3) Weighting Brand investment vs. Direct Response investment
In closing their discussion, Mitch brought up the topic of Brand vs. DR in that one of our industries biggest shortcomings is the over-investment in DR and the lack thereof in Brand. He spoke on how this can lead to what he calls “Brand Erosion” in which too much prioritization is placed on driving sales and not enough on reinforcing your brand, ultimately leading to long-term business declines. He stressed the importance of brand building and advertisers reevaluating the weight of their investment towards it, in interest of longer-term business success.

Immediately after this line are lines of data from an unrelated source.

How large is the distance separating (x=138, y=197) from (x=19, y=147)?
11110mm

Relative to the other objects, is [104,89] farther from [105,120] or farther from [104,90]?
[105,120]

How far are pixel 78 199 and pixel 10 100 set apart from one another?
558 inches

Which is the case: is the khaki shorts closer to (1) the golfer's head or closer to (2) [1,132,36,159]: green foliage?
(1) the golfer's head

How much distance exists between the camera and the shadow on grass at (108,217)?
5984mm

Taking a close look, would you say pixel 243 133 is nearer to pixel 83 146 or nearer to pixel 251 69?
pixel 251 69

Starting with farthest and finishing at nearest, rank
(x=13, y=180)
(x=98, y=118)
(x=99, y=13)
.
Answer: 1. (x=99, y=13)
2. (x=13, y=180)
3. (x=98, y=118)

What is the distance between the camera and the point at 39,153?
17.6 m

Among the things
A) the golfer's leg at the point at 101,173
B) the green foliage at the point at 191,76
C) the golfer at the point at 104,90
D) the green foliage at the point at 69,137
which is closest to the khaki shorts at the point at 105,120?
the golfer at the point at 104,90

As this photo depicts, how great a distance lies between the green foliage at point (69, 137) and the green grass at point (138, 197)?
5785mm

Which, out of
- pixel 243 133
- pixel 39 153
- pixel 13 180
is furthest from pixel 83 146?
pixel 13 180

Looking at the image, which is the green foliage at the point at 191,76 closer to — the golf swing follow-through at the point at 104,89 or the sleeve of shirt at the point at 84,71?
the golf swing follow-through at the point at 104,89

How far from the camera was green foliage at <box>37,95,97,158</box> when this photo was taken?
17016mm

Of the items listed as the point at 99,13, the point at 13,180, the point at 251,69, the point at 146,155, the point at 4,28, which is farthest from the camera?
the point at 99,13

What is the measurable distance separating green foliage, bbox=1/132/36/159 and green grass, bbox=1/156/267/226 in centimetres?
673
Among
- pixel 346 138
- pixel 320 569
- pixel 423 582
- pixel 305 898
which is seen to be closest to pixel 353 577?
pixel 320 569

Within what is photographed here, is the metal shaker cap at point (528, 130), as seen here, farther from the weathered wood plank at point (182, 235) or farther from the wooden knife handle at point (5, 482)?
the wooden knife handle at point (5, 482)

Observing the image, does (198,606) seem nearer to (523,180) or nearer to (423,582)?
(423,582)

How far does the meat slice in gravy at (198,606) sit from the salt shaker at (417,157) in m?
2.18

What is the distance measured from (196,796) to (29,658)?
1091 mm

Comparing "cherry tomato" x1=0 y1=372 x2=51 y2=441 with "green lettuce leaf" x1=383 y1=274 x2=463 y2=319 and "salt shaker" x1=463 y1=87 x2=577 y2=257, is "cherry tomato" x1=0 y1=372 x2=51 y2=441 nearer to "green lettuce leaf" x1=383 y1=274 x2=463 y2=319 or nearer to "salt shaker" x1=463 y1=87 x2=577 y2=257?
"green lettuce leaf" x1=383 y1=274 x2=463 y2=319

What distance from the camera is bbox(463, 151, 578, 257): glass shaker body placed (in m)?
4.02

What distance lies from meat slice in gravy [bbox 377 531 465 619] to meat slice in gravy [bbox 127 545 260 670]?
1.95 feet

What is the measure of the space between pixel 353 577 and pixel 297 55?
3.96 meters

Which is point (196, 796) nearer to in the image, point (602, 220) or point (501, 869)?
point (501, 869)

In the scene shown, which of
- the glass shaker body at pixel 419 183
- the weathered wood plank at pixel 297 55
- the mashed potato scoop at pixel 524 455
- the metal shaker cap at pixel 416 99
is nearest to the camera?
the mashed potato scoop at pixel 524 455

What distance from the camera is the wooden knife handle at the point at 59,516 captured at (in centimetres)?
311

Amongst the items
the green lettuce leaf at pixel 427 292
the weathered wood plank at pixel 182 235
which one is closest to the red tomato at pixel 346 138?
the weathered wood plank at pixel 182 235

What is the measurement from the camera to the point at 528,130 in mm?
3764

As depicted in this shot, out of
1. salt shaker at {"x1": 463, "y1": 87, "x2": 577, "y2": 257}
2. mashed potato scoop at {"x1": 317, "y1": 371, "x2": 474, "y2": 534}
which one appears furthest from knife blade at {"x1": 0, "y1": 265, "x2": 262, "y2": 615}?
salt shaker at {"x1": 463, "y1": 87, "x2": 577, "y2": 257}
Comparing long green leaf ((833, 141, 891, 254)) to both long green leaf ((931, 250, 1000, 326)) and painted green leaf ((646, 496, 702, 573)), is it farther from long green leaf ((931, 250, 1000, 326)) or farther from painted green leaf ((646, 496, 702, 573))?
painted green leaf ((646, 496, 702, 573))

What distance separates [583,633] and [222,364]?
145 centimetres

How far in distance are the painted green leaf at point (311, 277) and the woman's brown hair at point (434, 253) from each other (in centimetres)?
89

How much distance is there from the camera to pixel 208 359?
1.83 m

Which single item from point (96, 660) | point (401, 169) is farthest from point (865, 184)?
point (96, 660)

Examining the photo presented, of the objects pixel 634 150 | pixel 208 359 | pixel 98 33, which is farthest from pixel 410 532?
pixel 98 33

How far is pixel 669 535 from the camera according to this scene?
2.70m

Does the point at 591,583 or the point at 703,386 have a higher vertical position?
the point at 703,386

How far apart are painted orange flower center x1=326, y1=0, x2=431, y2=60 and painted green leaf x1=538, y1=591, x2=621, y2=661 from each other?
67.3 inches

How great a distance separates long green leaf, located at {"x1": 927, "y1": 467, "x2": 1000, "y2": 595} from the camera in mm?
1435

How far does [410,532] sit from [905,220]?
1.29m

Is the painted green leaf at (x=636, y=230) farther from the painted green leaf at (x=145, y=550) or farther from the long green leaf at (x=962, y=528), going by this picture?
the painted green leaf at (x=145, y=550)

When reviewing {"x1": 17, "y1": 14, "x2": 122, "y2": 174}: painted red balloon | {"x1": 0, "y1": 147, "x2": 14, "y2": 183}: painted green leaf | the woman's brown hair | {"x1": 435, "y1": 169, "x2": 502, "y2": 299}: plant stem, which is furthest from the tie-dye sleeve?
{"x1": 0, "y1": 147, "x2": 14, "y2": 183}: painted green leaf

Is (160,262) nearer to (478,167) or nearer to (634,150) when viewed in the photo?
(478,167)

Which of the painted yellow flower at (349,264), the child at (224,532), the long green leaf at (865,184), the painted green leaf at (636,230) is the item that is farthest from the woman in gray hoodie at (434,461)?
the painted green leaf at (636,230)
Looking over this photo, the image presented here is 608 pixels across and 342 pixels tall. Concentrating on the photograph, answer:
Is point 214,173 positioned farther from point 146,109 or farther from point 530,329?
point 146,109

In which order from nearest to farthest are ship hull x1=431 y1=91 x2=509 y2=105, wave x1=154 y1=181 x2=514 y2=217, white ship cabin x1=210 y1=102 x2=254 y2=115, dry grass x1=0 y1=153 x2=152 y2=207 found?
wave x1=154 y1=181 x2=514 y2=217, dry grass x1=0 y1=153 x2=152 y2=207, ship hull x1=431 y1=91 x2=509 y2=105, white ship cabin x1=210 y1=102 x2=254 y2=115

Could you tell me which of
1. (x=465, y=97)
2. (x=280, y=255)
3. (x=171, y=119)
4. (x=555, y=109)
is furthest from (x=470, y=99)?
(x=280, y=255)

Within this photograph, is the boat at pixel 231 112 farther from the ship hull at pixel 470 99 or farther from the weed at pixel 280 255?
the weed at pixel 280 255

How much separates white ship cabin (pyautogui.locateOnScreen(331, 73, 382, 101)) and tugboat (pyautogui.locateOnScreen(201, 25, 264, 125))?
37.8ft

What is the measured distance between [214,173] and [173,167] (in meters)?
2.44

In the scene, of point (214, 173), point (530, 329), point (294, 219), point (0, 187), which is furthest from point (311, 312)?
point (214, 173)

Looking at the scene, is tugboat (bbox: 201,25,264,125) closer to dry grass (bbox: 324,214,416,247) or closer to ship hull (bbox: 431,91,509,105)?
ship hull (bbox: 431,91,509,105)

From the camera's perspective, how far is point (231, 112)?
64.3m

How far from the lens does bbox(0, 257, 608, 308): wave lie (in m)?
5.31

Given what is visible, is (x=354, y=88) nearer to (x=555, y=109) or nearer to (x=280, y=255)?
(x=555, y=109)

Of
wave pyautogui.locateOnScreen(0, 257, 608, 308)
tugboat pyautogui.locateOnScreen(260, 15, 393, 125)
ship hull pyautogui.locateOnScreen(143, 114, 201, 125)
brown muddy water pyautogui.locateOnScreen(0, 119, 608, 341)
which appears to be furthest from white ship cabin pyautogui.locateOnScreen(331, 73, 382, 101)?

This was less of a new learning in that it validated our existing perspective. For those of you who have yet to be exposed to Binet & Field’s research in The Long and the Short of it, they show the longer-term impact brand building has on sales outcomes, which is a practice we have and continue to implement in the work that we do.

We all know that Brand and DR work together, but as consumers values continue to shift towards experiences and content, the lines are becoming increasingly blurred between the two. I would argue that if done right, brand building can be a driver of performance. It just has to be propelled by a great idea and aimed at the right audience.